The Washington Post suggests that Jim Thompson was the offspring of Raymond Chandler, Dashiell Hammett and Cornell Woolrich—their literary offspring wrote The Grifters, a novel that I arrived late to. I’m thankful that I was urged to read this book. It prompted various existential questions. Like, why do I keep doing this? After reading the book, I had to watch the film starring John Cusack, Annette Bening, and Angelica Huston. I must say too many of the lines just did not translate to screen. They felt rushed or botched all together. It was a bit disappointing.
Anyhow, Roy Dillon is one short con that I would like to date. I blush as I admit that I’d like to take-up with someone who is amoral (and that is a whole other animal). Thompson created a character that transcends the page. Dillon is sometimes antagonistic and mainly protagonist. I needed to know Dillon’s character. He makes a mockery out of being the victim. In his life there are winners, losers and they seem to hold equal importance in this game. Yes, Thompson reaffirms the idea that life is a hustle (whatever your profession) one short or long con at a time.
A former student, at Columbia, once said something of this nature to me. I wonder if she’s read this novel too. This all has me thinking about a certain mode of functioning. Why are so few programmed? See what I mean, the existential abounds. Thompson suggests that timing and turn of phrase can make. His female characters Moira Langtry and Lilly Dillon are emphatically bad. They make it look good. It’s dark and twisted. This book has been my perfect train companion. I’ve been able to see the beauty in the gritty side of Chicago.

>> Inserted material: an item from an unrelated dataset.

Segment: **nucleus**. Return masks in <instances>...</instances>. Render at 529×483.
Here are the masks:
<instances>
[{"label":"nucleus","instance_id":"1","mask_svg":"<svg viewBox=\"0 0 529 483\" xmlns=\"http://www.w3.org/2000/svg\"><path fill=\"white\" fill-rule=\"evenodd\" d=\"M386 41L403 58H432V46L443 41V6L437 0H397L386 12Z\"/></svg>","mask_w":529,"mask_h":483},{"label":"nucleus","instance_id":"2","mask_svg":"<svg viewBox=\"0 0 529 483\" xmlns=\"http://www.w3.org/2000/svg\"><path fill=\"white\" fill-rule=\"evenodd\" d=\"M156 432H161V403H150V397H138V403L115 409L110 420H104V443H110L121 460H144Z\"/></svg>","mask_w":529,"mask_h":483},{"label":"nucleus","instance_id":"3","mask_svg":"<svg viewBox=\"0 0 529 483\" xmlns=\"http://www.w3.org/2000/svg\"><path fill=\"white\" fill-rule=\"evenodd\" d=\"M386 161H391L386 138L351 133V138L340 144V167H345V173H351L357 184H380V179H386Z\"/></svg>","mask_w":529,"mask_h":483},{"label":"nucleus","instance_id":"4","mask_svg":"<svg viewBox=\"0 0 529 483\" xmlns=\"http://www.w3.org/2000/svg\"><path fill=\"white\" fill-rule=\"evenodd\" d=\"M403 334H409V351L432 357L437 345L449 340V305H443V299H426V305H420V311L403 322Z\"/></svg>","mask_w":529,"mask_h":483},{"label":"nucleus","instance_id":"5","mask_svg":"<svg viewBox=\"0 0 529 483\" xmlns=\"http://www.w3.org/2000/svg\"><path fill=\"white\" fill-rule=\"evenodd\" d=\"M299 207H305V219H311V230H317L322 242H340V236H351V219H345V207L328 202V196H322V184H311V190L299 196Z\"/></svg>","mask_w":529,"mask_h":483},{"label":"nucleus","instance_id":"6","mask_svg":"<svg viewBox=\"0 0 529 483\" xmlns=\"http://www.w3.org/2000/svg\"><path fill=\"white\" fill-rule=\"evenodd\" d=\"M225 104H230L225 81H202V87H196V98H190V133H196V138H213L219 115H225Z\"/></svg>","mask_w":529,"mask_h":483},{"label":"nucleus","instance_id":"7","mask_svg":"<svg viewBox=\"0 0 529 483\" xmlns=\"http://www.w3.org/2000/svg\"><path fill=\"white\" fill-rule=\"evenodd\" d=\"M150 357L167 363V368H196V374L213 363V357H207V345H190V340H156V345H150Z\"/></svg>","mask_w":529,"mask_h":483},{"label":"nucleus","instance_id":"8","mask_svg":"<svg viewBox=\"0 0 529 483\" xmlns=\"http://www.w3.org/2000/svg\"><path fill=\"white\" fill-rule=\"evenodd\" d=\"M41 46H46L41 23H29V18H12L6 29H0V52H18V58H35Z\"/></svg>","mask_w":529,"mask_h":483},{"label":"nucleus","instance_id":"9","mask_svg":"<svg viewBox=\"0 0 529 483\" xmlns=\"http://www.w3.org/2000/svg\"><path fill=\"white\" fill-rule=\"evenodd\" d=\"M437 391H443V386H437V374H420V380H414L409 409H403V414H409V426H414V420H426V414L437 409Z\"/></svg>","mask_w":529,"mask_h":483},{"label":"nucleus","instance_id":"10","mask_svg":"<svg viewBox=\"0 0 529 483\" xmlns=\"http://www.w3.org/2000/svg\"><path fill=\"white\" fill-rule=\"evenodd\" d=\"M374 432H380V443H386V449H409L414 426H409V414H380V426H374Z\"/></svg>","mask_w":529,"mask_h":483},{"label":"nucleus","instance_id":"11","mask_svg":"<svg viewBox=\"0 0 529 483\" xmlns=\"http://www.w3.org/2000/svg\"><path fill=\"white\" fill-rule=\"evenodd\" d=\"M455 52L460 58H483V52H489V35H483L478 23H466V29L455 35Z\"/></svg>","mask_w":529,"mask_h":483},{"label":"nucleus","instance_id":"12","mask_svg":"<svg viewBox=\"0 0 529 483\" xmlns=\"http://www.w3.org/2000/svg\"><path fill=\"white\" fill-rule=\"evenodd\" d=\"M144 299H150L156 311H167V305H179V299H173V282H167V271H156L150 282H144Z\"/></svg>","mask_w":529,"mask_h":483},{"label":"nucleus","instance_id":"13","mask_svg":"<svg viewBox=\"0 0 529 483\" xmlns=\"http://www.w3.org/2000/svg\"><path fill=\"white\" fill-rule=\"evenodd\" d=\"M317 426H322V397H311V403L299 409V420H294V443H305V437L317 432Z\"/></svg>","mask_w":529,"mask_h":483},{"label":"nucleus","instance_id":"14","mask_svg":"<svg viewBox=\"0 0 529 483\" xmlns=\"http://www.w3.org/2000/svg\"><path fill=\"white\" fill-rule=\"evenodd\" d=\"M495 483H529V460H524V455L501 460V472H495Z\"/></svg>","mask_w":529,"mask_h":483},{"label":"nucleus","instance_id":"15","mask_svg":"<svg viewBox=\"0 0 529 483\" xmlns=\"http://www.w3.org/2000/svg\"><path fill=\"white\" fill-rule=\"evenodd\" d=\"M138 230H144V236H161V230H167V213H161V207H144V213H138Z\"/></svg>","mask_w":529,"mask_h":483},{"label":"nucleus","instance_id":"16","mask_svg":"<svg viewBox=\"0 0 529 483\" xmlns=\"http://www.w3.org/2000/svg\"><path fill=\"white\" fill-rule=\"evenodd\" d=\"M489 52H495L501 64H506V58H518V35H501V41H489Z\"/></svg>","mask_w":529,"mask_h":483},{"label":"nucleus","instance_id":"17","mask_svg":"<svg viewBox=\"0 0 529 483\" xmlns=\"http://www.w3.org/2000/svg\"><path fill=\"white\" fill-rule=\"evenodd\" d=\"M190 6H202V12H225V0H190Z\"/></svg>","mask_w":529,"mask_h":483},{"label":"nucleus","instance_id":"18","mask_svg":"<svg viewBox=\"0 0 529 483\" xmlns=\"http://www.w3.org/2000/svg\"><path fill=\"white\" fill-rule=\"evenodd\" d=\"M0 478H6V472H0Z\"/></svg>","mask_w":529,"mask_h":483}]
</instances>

But, it’s not all dark. Thompson artfully inserted an angel with Carol Rothberg’s character. How fitting, I suppose, because she is a nurse. A struggling nurse, implanted to care for Dillon and help Lilly by blocking Moira’s access. Rothberg is innocent. The sweetest little doe one could ever know. Whenever I encounter her, I feel like a high school girl of 15. I’m in uniform and I avert gazes. This is the simple beauty of Rothberg. She is an apparition of all things pure in an American text.
I have since read The Getaway, and I find Thompson honest and undisciplined. He is a writer that runs straight into just about everything I was taught to stay away from. Reading The Grifters made me look at things I don’t often want to see. It has made me reexamine those poems with shady corners and closets—am I saying what needs to be said? His cutting language is a beast. And it was like taking a trip to the darkside, to return to the ding of train bells.